G-gen の神谷です。本記事では、BigQuery の機能を使って、商品を意味&ランキング検索できる ChatBot を作ってみたので、そのご紹介ができればと思います。
アプリの概要
このアプリは Google Chat を使って、ユーザーが入力した商品検索クエリに基づいて関連する商品を見つけ出します。
BigQuery の機能を用いて、単純なベクトル(≒意味)検索ではなく、事前に集計された売れ行きランキングデータを統合することで、ユーザーのニーズに合った人気商品を提案します。
検索の流れは以下の5つのステップで構成されています。
- 検索: ユーザーがキーワードを入力して商品を検索
- テキストをベクトル変換: 入力されたテキストが Text Embeddings API を使ってベクトル表現に変換される
- 類似ベクトルを検索・抽出: BigQuery を使って、商品の説明文のベクトルデータから、入力テキストのベクトルに類似したものを検索・抽出
- 検索結果をプロンプトに組み込み、生成 AI に渡す: 抽出された類似商品の情報が、質問応答用のプロンプトに埋め込まれ、Gemini/PaLM2 API に渡される
- 検索結果表示: 生成 AI が生成した自然言語の回答が、ユーザーに返される
ユースケース
このアプリケーションは、ファッション用品を扱う小売店での活用を想定しています。店舗のスタッフが接客中に、お客様の要望を聞きながらチャットボットを使って、お客様のニーズに最も合致する商品を検索することができます。

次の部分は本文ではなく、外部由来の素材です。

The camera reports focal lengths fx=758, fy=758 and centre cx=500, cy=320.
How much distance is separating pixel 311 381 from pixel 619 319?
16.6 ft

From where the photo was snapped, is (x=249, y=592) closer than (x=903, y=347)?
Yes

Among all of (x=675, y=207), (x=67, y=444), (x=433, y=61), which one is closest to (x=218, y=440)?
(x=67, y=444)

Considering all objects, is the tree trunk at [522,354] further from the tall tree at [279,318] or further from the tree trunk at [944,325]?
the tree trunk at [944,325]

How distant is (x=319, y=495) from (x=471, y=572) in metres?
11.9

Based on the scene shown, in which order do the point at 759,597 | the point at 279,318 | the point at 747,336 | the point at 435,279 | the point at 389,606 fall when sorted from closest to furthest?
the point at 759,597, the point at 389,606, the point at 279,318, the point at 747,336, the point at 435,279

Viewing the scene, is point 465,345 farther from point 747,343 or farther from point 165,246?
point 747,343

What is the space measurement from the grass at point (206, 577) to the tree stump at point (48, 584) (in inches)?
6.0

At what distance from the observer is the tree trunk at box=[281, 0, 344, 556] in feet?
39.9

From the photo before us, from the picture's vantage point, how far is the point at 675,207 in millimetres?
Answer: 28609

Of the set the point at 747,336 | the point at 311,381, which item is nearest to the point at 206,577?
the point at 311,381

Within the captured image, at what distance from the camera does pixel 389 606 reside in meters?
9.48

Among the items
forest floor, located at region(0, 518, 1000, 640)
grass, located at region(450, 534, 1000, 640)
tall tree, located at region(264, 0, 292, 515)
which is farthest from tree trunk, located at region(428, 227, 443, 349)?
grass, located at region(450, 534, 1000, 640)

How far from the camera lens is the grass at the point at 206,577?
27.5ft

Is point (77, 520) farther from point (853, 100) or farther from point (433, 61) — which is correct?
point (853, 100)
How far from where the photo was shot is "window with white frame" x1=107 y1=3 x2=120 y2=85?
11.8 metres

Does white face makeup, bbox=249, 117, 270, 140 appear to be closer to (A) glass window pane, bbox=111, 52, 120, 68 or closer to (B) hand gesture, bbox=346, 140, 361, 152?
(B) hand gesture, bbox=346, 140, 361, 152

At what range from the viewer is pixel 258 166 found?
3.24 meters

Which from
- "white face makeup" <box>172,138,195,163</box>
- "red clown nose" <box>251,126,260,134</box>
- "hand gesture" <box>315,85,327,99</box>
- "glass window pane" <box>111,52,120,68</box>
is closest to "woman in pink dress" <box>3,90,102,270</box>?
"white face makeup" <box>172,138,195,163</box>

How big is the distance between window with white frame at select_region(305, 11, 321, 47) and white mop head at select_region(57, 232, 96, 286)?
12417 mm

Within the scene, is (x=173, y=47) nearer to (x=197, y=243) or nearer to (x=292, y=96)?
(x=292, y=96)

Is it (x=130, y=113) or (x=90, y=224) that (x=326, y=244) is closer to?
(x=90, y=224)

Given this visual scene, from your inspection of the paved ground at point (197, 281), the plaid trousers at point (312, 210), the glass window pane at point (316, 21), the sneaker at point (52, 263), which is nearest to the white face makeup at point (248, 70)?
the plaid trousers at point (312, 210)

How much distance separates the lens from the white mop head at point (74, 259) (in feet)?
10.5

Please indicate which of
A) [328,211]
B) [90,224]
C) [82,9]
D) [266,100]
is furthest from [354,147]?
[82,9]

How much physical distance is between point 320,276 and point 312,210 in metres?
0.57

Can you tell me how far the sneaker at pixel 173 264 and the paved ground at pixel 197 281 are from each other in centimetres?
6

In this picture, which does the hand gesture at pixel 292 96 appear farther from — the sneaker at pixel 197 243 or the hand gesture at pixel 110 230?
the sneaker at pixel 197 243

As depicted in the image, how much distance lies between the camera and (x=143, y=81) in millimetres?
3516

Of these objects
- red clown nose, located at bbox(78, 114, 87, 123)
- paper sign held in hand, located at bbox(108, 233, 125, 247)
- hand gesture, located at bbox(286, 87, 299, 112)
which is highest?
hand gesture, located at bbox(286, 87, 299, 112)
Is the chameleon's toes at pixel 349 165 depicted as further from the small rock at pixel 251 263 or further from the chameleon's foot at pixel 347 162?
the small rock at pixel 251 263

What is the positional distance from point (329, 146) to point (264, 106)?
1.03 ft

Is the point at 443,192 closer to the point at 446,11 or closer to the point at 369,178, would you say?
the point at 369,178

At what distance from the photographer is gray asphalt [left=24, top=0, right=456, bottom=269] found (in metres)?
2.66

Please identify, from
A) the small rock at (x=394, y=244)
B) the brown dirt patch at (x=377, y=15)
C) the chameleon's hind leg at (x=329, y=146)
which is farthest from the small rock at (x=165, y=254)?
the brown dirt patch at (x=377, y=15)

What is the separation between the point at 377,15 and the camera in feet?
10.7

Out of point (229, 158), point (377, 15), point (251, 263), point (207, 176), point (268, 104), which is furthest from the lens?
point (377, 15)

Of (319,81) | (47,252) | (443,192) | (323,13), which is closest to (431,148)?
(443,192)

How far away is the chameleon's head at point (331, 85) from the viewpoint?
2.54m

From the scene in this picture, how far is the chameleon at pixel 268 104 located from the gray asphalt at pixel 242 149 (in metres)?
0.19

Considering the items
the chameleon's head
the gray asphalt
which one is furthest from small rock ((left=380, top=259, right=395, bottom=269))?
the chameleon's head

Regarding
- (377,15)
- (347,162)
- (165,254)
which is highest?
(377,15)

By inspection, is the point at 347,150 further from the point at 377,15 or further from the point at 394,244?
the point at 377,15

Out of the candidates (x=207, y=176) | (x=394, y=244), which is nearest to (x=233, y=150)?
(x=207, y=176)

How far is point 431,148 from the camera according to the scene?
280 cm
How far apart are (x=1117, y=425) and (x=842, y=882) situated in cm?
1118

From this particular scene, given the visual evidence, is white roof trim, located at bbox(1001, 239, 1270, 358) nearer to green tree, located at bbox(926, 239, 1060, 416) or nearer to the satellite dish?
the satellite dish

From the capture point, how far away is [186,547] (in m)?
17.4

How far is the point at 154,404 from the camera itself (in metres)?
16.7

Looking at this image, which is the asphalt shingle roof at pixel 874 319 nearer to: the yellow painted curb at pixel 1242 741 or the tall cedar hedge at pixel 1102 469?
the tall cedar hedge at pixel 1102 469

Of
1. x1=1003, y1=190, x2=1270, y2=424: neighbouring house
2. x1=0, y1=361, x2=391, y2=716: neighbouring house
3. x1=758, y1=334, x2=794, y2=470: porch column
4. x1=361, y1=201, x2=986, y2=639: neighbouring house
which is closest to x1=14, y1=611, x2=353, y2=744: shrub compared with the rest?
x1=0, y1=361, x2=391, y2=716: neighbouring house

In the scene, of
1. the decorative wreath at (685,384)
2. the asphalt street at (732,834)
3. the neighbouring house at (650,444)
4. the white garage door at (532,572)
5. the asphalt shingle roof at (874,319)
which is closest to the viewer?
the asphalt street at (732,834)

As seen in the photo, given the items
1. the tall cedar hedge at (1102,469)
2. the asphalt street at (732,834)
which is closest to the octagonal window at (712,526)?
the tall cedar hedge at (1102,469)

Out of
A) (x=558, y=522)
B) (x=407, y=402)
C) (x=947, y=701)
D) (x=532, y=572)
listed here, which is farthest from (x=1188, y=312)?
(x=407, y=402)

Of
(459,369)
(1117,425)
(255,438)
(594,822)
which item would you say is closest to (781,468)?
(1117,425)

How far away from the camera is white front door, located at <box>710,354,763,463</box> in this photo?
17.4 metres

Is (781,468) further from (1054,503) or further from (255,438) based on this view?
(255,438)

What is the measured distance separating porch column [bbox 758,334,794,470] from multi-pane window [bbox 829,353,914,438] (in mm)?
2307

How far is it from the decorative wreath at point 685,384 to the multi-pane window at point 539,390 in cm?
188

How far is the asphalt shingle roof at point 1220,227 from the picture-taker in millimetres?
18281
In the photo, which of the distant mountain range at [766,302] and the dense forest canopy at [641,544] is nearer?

このチャットボットは、自然言語処理技術を用いて、ユーザーの質問の意図を理解し、最も関連性の高い商品情報を提示します。
背景とメリット
近年、リテール業界では、店舗とECサイトを組み合わせたハイブリッド型の販売スタイルが主流となりつつあります。店舗販売の強みは、販売員が直接お客様と対面で接客し、人間の言葉で商品の魅力を伝えられる点にあります。
このような環境下では、販売員一人一人が幅広い商品カテゴリの知識を持ち、お客様の曖昧な要望から適切な商品を見つけ出せることが重要になります。加えて、それらの商品の特徴や売れ行き状況も把握しておく必要があります。
本アプリケーションを活用することで、以下のようなメリットが得られます。
- ベテラン販売員しか持ち得なかった高度な商品知識を、新入社員でも手軽に利用できるようになる
- 組織内の知識共有が効率的かつリアルタイムに行われ、「データの民主化」が促進される
- お客様の要望に素早く的確に応えられるようになり、顧客満足度の向上につながる
つまり、生成 AI を使ってこれまで属人化していた知識やノウハウを組織全体で共有・活用することが、本アプリケーションの目的だと言えます。
アーキテクチャ
システムアーキテクチャと、RAG テーブル設計は以下の通りです。
システムアーキテクチャ
ユーザインターフェースとして Google Chat を使っていますが、すでに Google Workspace を導入しているユーザであれば、Google Cloud とのインテグレーションがしやすく、さっと生成 AI アプリケーションを作るのに適しています。
このアーキテクチャ図は、Google Chat をユーザインターフェースとし、Cloud Functions で BigQuery へのクエリ発行と検索・レスポンス生成処理を行い、Google Cloud のサービスを活用する構成を示しています。
RAG テーブル設計
RAG テーブル設計には、商品名、ブランド、商品説明、ベクトル表現、類似度(ベクトル距離)、人気ランキングなどのカラムが含まれています。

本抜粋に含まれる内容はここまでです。